The man loves nuclear power and he’s sticking to it, nevermind Japan:
FRANKFORT — Although Kentucky is known to experience earthquakes, the explosions and radiation leaks at a nuclear power plant in earthquake-ravaged Japan should not discourage the state from expanding into nuclear power, state Sen. Bob Leeper, a Paducah independent, said Monday.
For the past three years, including the just-concluded 2011 legislative session, Leeper has sponsored bills that would repeal the state’s moratorium on the construction of nuclear power plants in Kentucky. His latest effort was approved by the Senate 31-5 on Feb. 8 but died in the House.
“It’s way too early to talk about throwing in the towel,” Leeper said.
“As with any other disaster, you’ve got to see how everything plays out,” he said. “You’ve got to wait and see what works and what doesn’t work. It’s too early to determine whether or not this makes the case that we can safely develop nuclear energy.”
Yes, it would certainly be a rush to judgment to not halt production of nuclear power plants in Kentucky. You betcha.
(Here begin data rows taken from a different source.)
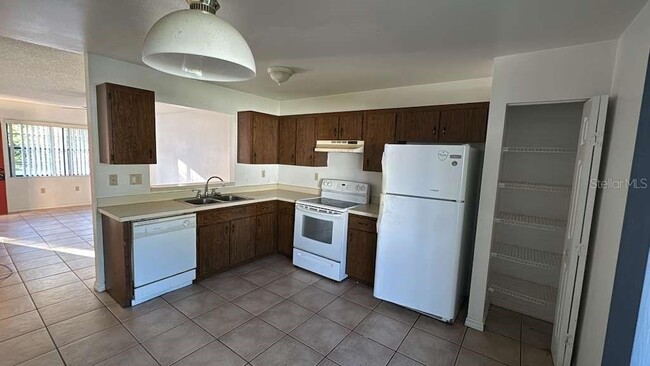 Building Photo - 703 Platypus Ct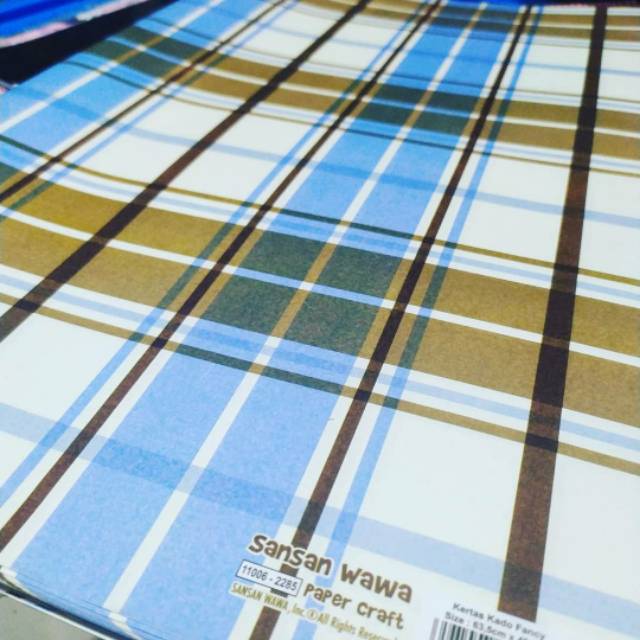 

Kertas Kado Sansan Wawa Kotak 2285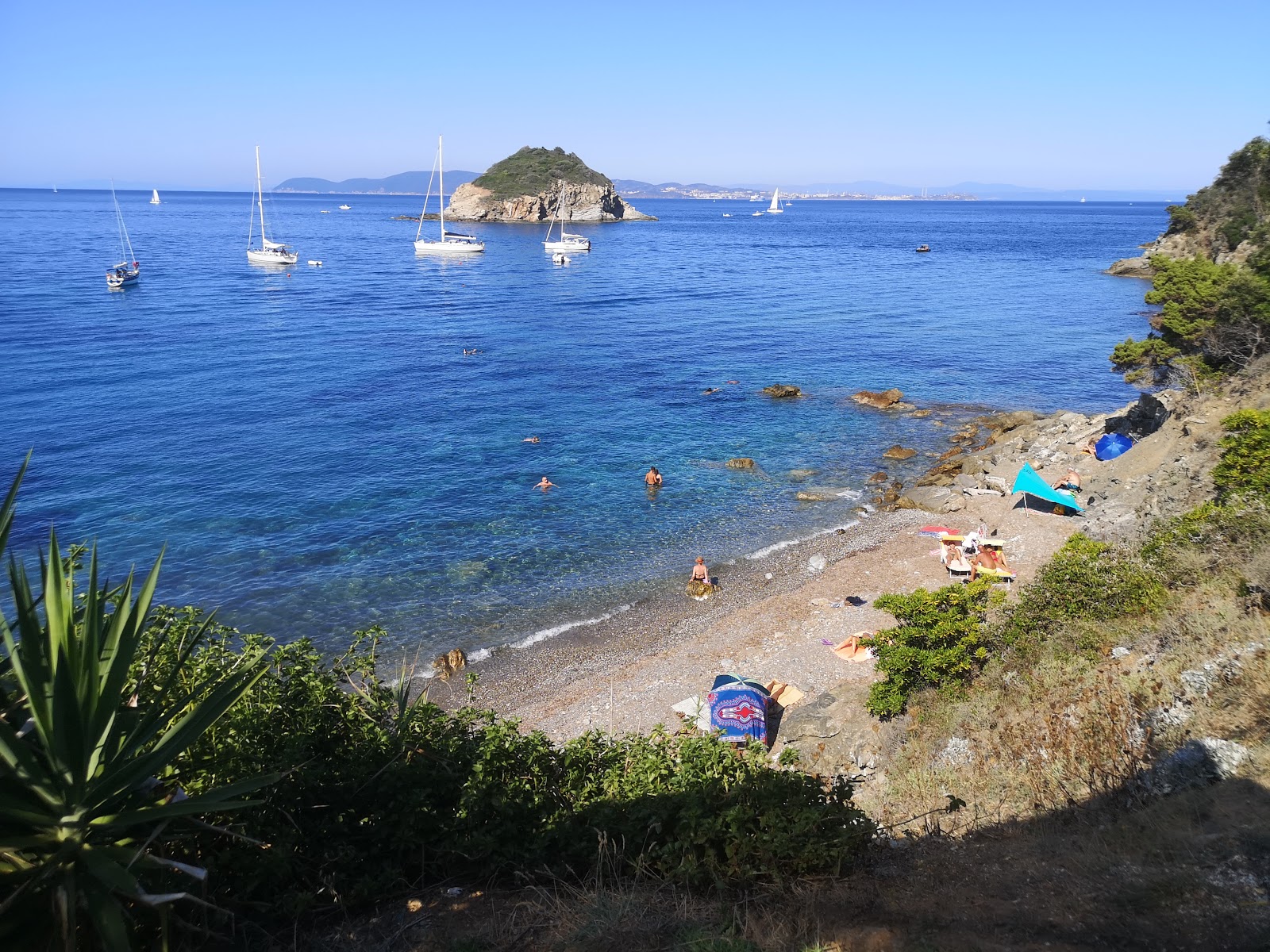 Fotografie cu Frugoso beach cu o suprafață de apă pură albastră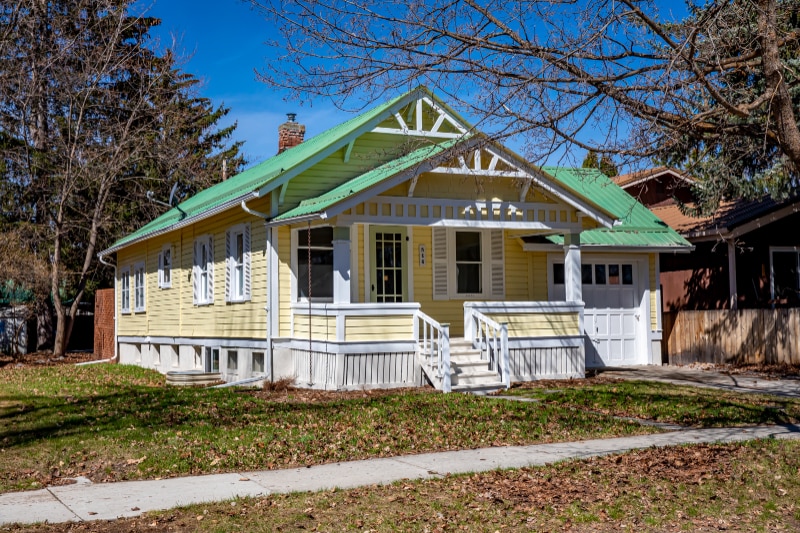 Building Photo - 514 Somers Ave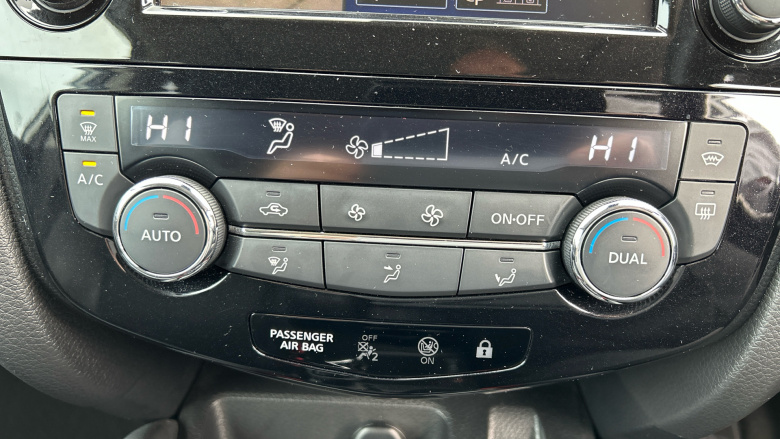 Nissan Qashqai 1.3 DiG-T Tekna 5dr Petrol Hatchback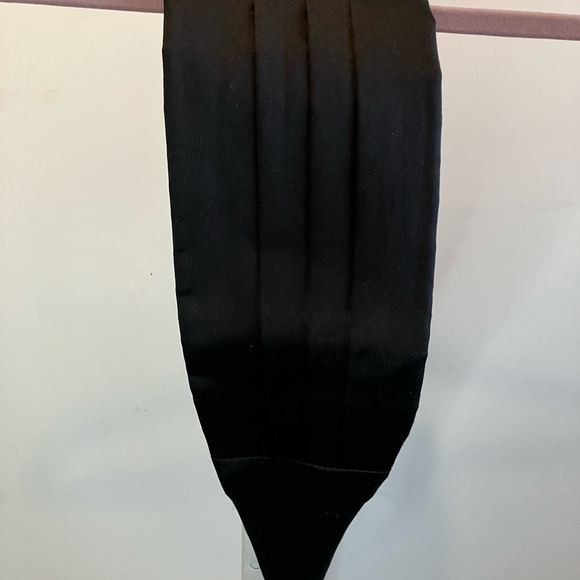 Men’s complete tuxedo including shoes and cuff links, cummerbund, tie & … - Picture 7 of 14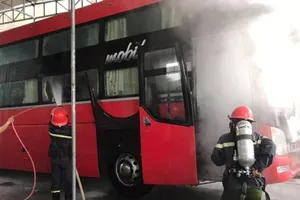 Xe giường nằm đậu trong gara bốc cháy dữ dội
But remember folks, if we can’t produce it, we can still store it:
President Obama has called for a new generation of nuclear-power plants. But when he abandoned plans to store the nation’s nuclear waste in Nevada’s Yucca Mountain, he effectively forced states eager to break ground on reactors to accept the idea of keeping that waste within their borders—not a popular idea since the Three Mile Island meltdown. But could Kentucky become home to an alternative? Its state Senate recently approved a bill that would OK nuclear-waste storage. And Kerri Richardson, a spokeswoman for Gov. Steve Beshear, says storing other states’ waste “would certainly attract a lot of interest from our administration.”
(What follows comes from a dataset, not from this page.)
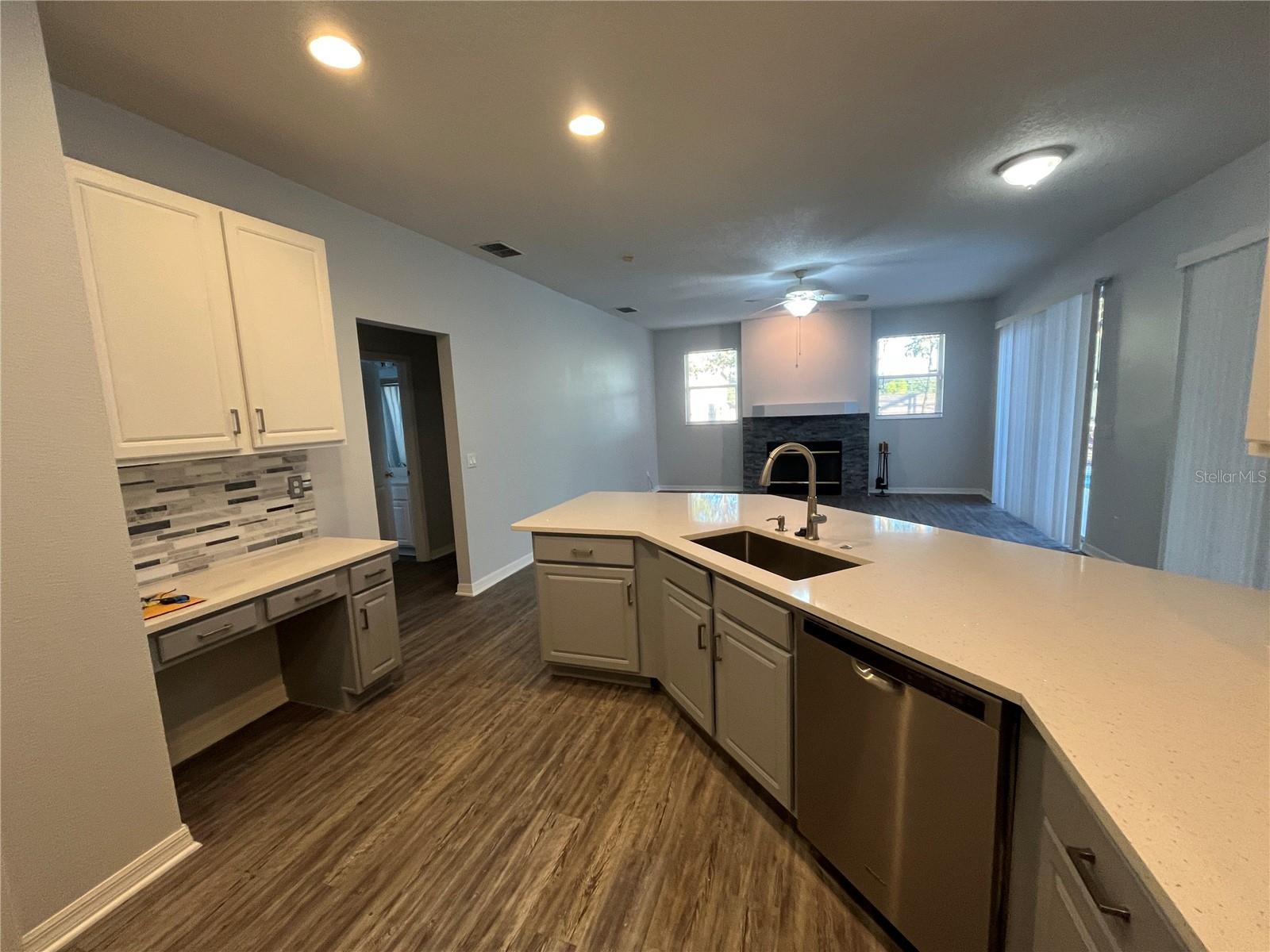 UNIVERSITY ESTATES - Residential Lease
For a coal-rich area without an existing plant, Kentucky’s openness is a sign, say energy analysts, that anxiety about waste storage is waning. It’s “a tipping point,” says Vanderbilt professor Charles Powers, an expert on nuclear-waste solutions. Still, don’t expect resistance to end overnight: Kentucky’s bill could die in the House, as did two previous versions. But if this isn’t the year the state’s nuclear future arrives, Beshear says he won’t be deterred.
Get off the nuclear industry’s back, and let them pour their liquid goodies into our wallet, er, mountains.
What the hell could go wrong?
Also, I’d still rather switch to nuclear power from coal power in Kentucky any day. It’s cleaner and healthier, as crazy as that sounds.